The budget also includes funds for the replacement of four retiring teachers and a retiring personnel administrator, and for the many unfilled support staff positions, including more than a dozen vacant paraprofessional positions.

The added new positions were decided upon to keep up with enrollment predictions at the elementary level, Brandstetter explained at a meeting on May 3. No positions are being cut, and all retirements are being filled.

“(Elementary enrollment projections) were the driving force behind the elementary positions that we are recommending,” she said. “We looked at our current sections, and determined that the class size would put grades four, five and six at 27 and 28 students, so we decided to add a teacher to each of those grade levels ... by doing that, it reduced the class sizes down to 25 and 24.”

An expansion of the 1-to-1 technology program that provides students with school laptops and iPads is also included. Fifth-graders and ninth-graders will be getting new Chromebook laptops, while the district will purchase 250 additional iPads for the third- and fourth-grade levels.

Plans for busing changes

The budget also includes some re-routing in the transportation category for non-public bus routes that serve private and religious schools, such as Holy Sepulcher Catholic School and Eden Christian Academy.

Christina Smith, Mars Area’s director of transportation, explained the plan to consolidate the non-public bus routes at a meeting on May 3.

“If you look to 2021-22, we currently have eight 72-passenger buses that we utilize for St. Kilian’s, North Catholic, Blessed Seelos and Eden. Currently, we run three 30-passenger buses for Penn Christian and Holy Sepulcher,” she said. “We also have two Aquinas routes that we run (two) 30-passenger buses.”

The new routes change the bus numbers to five 72-passenger buses and one 30-passenger bus for the first category and one 72-passenger bus for the second, with one Aquinas route being eliminated and the other added to other mainline routes.

In total, the plan frees up four bus drivers to fill other routes, which will assist with an ongoing driver shortage, Smith said.

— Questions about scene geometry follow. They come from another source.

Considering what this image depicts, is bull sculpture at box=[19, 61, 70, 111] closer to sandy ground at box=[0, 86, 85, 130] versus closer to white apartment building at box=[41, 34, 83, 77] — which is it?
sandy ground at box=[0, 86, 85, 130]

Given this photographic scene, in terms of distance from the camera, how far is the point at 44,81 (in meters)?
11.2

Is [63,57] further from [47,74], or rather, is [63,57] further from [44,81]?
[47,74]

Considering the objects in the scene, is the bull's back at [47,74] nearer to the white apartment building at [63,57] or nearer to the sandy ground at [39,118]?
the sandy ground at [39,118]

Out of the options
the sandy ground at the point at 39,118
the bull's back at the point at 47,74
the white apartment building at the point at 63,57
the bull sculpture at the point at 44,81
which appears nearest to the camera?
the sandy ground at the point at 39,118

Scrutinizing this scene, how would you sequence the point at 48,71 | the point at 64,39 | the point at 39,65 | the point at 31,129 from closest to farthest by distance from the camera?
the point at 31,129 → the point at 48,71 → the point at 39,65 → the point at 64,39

“Just like Dr. (Mark) Gross discussed at the last meeting, the situation with the custodians is dire, and it’s just as dire on the school bus front,” Smith said. “We don't have people coming in the door as bus drivers, so we’re trying to think out of the box and find new, creative ways to get the kids to school, and save drivers that we can use on routes that we don’t have drivers for.”

The largest addition in ride time for any student would be 25 minutes, Smith said

Board comments

On Tuesday night, school board member Justin Miller said that he was glad that the tentative budget did not include a tax increase, and that no programs are being cut.

“We’re replacing all the retiring teachers, and adding some,” said board member Lee Ann Riner. “In the budget, we still include fulfill(ing) all the paraprofessional positions, and custodial and maintenance.”

Board member Anthony DePretis added that he appreciated the detail that Brandstetter put into the budget presentation last week.

“The public has been asking for a lot more detail into what goes into it,” he said. “It was neat to have a resource to do that with.”